To find the problems that affect the increase in the efficiency of sugar production, it is necessary to consider the principal technological scheme of its production. Below, we will also present data that will help us understand how improving the efficiency of crop production (in this case, beet growing) affects the reduction of losses in the production of sugar.

Before beet processing, beet passes quality acceptance, then preparation for feeding to the plant, which consists in preliminary cleaning. After washing, the beet is weighed on special scales and fed to beet-cutters to produce chips of a certain size. Increasing the surface of the chips helps to obtain more juice, but the shavings are more quickly abraded and more difficult to process, therefore the chip size should be regulated by the regulatory documentation for a particular production, based on the technical characteristics of the equipment used.

Further on, a diffusion plant produces a diffusion juice (sugar molecules, and non-sugar molecules are dissolved in water). The temperature of the juice from 70 to 75 ° C ensures the coagulation of protein molecules and the release of sugar from the cells, thanks to its dissolution in hot water. Sugared swarf - beet pulp - is separated and sent to the consumer. Sugars dissolved in water - diffusion juice - are fed for cleaning.

The purpose of the purification is to remove the suspended substances and dissolved nonsugars from the diffusion juice, neutralize the acids contained in it and discolor it. The main reagent used for cleaning is lime milk. Milk is being prepared in a special department of the sugar factory. After dosing the lime milk into the juice, the mixture obtained (lime-sugar solution) is saturated (saturated with carbon dioxide).

The saturated mixture is filtered through a cloth, again saturated and filtered. During these operations, chemical decomposition and precipitation of nonsugars occur. Purified juice is fed to evaporation to thicken the juice and obtain a syrup. The thick syrup thus obtained is fed into vacuum apparatuses (due to the lowering of the process pressure, it is possible to lower the boiling point of the syrup). In vacuum units, the syrup is subjected to boiling and condensation by evaporation to a supersaturated state.

To initiate the process of crystallization of sugar in a thickened mass, the required amount of fine crystals of sugar powder is dosed. Crystals are formed, and with further boiling, their growth begins to a size from 0.5 mm to 0.9 mm. As a result, it turns out utfel - a mixture of the remaining syrup with sugar crystals. The yield of the final product depends on the duration of melting of the massecuite and the content of sugar crystals in it.

Hot wafers are sent to sieve drums for centrifugation, where the separation of sugar crystals from hot syrup occurs. The syrup is returned to the process for obtaining the massecuite, and the sugar crystals are washed with water to remove yellowing. Then they are sent for drying with hot air.
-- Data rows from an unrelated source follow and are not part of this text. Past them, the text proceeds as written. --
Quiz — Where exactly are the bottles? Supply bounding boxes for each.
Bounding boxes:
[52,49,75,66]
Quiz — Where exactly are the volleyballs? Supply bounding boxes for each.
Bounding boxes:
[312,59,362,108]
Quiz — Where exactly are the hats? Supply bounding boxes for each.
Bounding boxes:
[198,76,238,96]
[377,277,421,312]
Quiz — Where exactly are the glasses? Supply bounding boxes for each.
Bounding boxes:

Dry sugar is dispersed into fractions, which are supplied for storage or for packaging and packaging.

At each stage of sugar production, any deviations (from the technological regime established by the documentation) can lead to appreciable sugar losses, as a result - to a decrease in the yield of the finished product and a deterioration in economic performance. Thus, the increase in the efficiency of sugar production depends on the quality of the technological process.
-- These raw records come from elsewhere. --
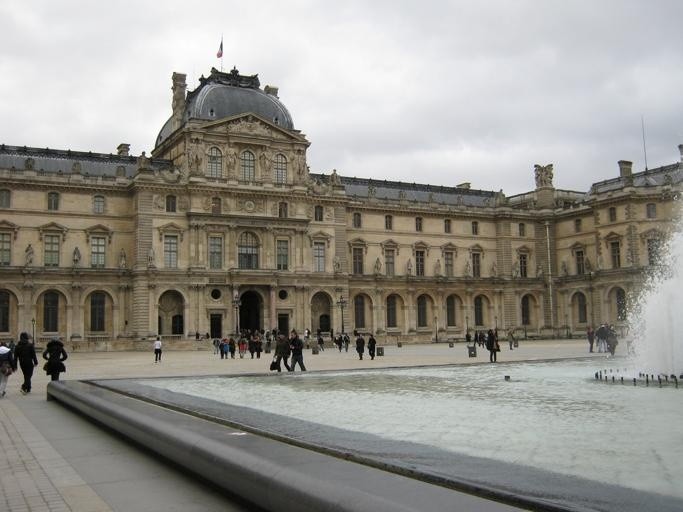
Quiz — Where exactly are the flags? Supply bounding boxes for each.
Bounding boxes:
[216,39,222,59]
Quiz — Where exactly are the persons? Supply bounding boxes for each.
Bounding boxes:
[486,328,498,363]
[23,243,156,270]
[354,333,364,360]
[10,331,38,394]
[6,339,18,372]
[331,254,594,282]
[366,334,376,360]
[209,325,349,360]
[506,327,514,350]
[0,339,12,397]
[152,335,161,363]
[472,328,500,348]
[586,321,619,355]
[137,151,147,169]
[288,330,306,371]
[330,169,337,185]
[272,330,290,372]
[42,336,69,381]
To date, the main causes of sugar losses during its manufacture can be attributed to contamination of root crops (up to 15%), reduction of sugar beet when it is stored (up to 3.9%), losses in various technological stages of sugar production (up to 0.7%). Calculation of the maximum sugar loss for a plant processing beets in the amount of 6.0 thousand tons / day shows that such losses, with the addition of all unfavorable factors, can exceed 190 tons / day. Therefore, increasing the efficiency of sugar production is associated with solving problems aimed at minimizing losses.

Other measures aimed at increasing production efficiency and reducing costs, should be associated with the expansion of the range of products through deeper processing of by-products of sugar production. Since the traditional use of them in the national economy (wood pulp - for the feed of livestock, molasses - in the food industry, defecation mud - for liming soil) is already ineffective.